Finding parasites and finding challenges: improved diagnostic access and trends in reported malaria and anti-malarial drug use in Livingstone district, Zambia

Abstract

Background: Understanding the impact of malaria rapid diagnostic test (RDT) use on management of acute febrile disease at a community level, and on the consumption of anti-malarial medicines, is critical to the planning and success of scale-up to universal parasite-based diagnosis by health systems in malaria-endemic countries.

Methods: A retrospective study of district-wide community-level RDT introduction was conducted in Livingstone District, Zambia, to assess the impact of this programmed on malaria reporting, incidence of mortality and on district anti-malarial consumption.

Results: Reported malaria declined from 12,186 cases in the quarter prior to RDT introduction in 2007 to an average of 12.25 confirmed and 294 unconfirmed malaria cases per quarter over the year to September 2009. Reported malaria-like fever also declined, with only 4,381 RDTs being consumed per quarter over the same year. Reported malaria mortality declined to zero in the year to September 2009, and all-cause mortality declined. Consumption of artemisinin-based combination therapy (ACT) dropped dramatically, but remained above reported malaria, declining from 12,550 courses dispensed by the district office in the quarter prior to RDT implementation to an average of 822 per quarter over the last year. Quinine consumption in health centres also declined, with the district office ceasing to supply due to low usage, but requests for sulphadoxine-pyrimethamine (SP) rose to well above previous levels, suggesting substitution of ACT with this drug in RDT-negative cases.

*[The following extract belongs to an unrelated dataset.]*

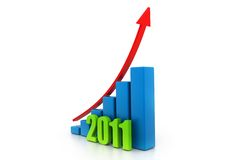 Business growth of year Royalty Free Stock Image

Conclusions: RDT introduction led to a large decline in reported malaria cases and in ACT consumption in Livingstone district. Reported malaria mortality declined to zero, indicating safety of the new diagnostic regime, although adherence and/or use of RDTs was still incomplete. However, a deficiency is apparent in management of non-malarial fever, with inappropriate use of a low-cost single dose drug, SP, replacing ACT. While large gains have been achieved, the full potential of RDTs will only be realized when strategies can be put in place to better manage RDT-negative cases.

Figure 1

Quarterly reported malaria incidence in HMIS, and ACT and RDT dispensing to clinics from the District Office, Livingstone District, Zambia. Date of commencement of anti-malarial interventions in Livingstone District are illustrated: Indoor-residual spraying in first quarter 2004, Artemisinin-based combination therapy (ACT) as first-line therapy in fourth quarter 2006, and long-lasting insecticide-impregnated bednets (LLINs) in first quarter 2007.

Figure 2

Quarterly malaria and all-cause mortality reported in HMIS data in Livingstone District, Zambia.

Figure 3

Anti-malarial drugs dispensed from the District office pharmacy to health facilities in Livingstone District, 2007-2009. ACT is dispensed as full treatment courses, while quinine and SP (sulphadoxine-pyrimethamine) are dispensed and recorded as single tablets. 30 Quinine and 3 S-P tablets equate to a typical full adult course.